Nicht nur Manns experimentelle, auch seine theoretische Bilanz fiel positiv aus. Seine Erklärung der beobachteten Phänomene entsprechen nicht zufällig derjenigen Schrenck-Notzings, wie er sie bereits 1914 in der Schrift »Materialisationsphänomene: Ein Beitrag zur Erforschung der mediumistischen Teleplastie« formuliert hatte. Mann, der das Werk zitiert, deutet jene Phänomene analog als flüchtige materielle Objektivierungen und organische Externalisierungen psychischer »Kraftfelder«. In Manns eigener an Schrenck-Notzing geschulter Terminologie:

Als gesicherte Tatsache des Okkultismus kann heute gelten, dass jenes in der normalen Physiologie wirkende bildende Prinzip in gewissen Fällen »teleplastischen« Charakter gewinnt, d.h. die Grenze des Organismus überschreitet und außerhalb seiner (»ektoplastisch«) wirkt – nämlich so, dass es aus der exterritorisierten […] organischen Grundsubstanz Formen, Glieder, körperliche Organe, namentlich Hände, vorübergehend ins Dasein ruft, die alle biologischen Eigenschaften und funktionellen Fähigkeiten normal-physiologischer Gebilde besitzen, biologisch lebendig sind. Diese teleplastischen Endorgane bewegen sich scheinbar frei im Raum, stehen aber allen Beobachtungen zufolge mit dem Medium in physiologischem und psychologischem Rapport, dergestalt, dass jeder durch das Teleplasma empfangene Eindruck auf den medialen Organismus zurückwirkt – und umgekehrt.

Schulterschluss zwischen Okkultismus und Physik

Die wissenschaftliche Pointe der Materialisationsphänomene kommt aber erst noch: der Schulterschluss mit der modernen Physik. Wenn es von Krokowskis Vorträgen heißt, sie rührten an die elementare Grundlage des »Verhältnisses der Materie zum Psychischen«, so ist damit auf eine der kühnsten Behauptungen des Okkultismus angespielt, die er ausgerechnet der Physik entlehnte: die Überwindung des klassischen durch einen energetischen Materiebegriff, abstrahiert aus der Äquivalenz von Masse und Energie, die Albert Einstein wenige Jahre zuvor in seiner Relativitätstheorie formuliert hatte. Analog gilt dem Okkultismus Materie als Ausdruck psychischer Energie. Die Experimentalpsychologie des Okkultismus mit ihren metaphysischen Annahmen ließ sich insofern mit Einsteins Physik begründen, wie es Schrenck-Notzing ausdrücklich tat – und analog Mann.

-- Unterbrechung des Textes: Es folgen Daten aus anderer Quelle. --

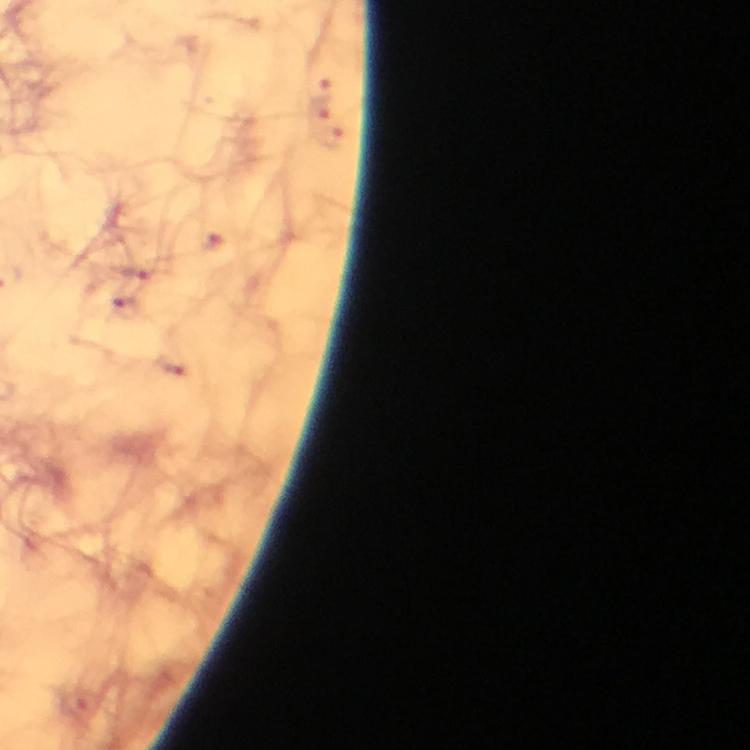

Approximate centers as {x, y} in pixels.
Summary:
  - Malaria parasite locations: {317, 107}, {332, 134}, {220, 251}, {134, 271}, {129, 308}, {173, 368}
  - Magnification: 100x
  - Image size: 750×750 pixels
  - Stain: Giemsa
  - Immersion oil: used
  - Preparation: thick smear
  - Capture: smartphone photograph through a microscope
  - Cropped from: a single field of view
  - Context: from a malaria diagnostic workup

Die Intellektuellen waren elektrisiert von der Behauptung, mit Hilfe der modernen Physik wissenschaftlich erklären zu können, was wie Metaphysik aussah

In Manns eigenen Worten aus dem Jahr 1924 las sich das dann so: »[…] die Grenze zwischen mathematischer Physik und Metaphysik [ist] fließend geworden […]. Ist es noch ›Physik‹, oder was ist es eigentlich, wenn man sagt (und man sagt es heute so!), die Materie sei zuletzt und zuinnerst nicht materiell, sie sei nur eine Erscheinungsform der Energie, und ihre ›kleinsten‹ Teile, die aber bereits weder klein noch groß sind, seien zwar von zeiträumlichen Kraftfeldern umgeben, aber sie selber seien zeit- und raumlos?«

Solche Adelung durch die moderne Physik lässt die Attraktivität des Okkultismus für viele Intellektuelle in den 1910er und 1920er Jahren verständlich werden: Sie waren elektrisiert von der Behauptung, mit Hilfe der modernen Physik wissenschaftlich erklären zu können, was wie Metaphysik aussah. Auch Thomas Manns spielerische, von theoretischen Überlegungen getriebene Neugierde an den flüchtigen und unsicheren Phänomenen des Okkultismus war, bei »positiver Skepsis«, von dieser Erwartung beflügelt.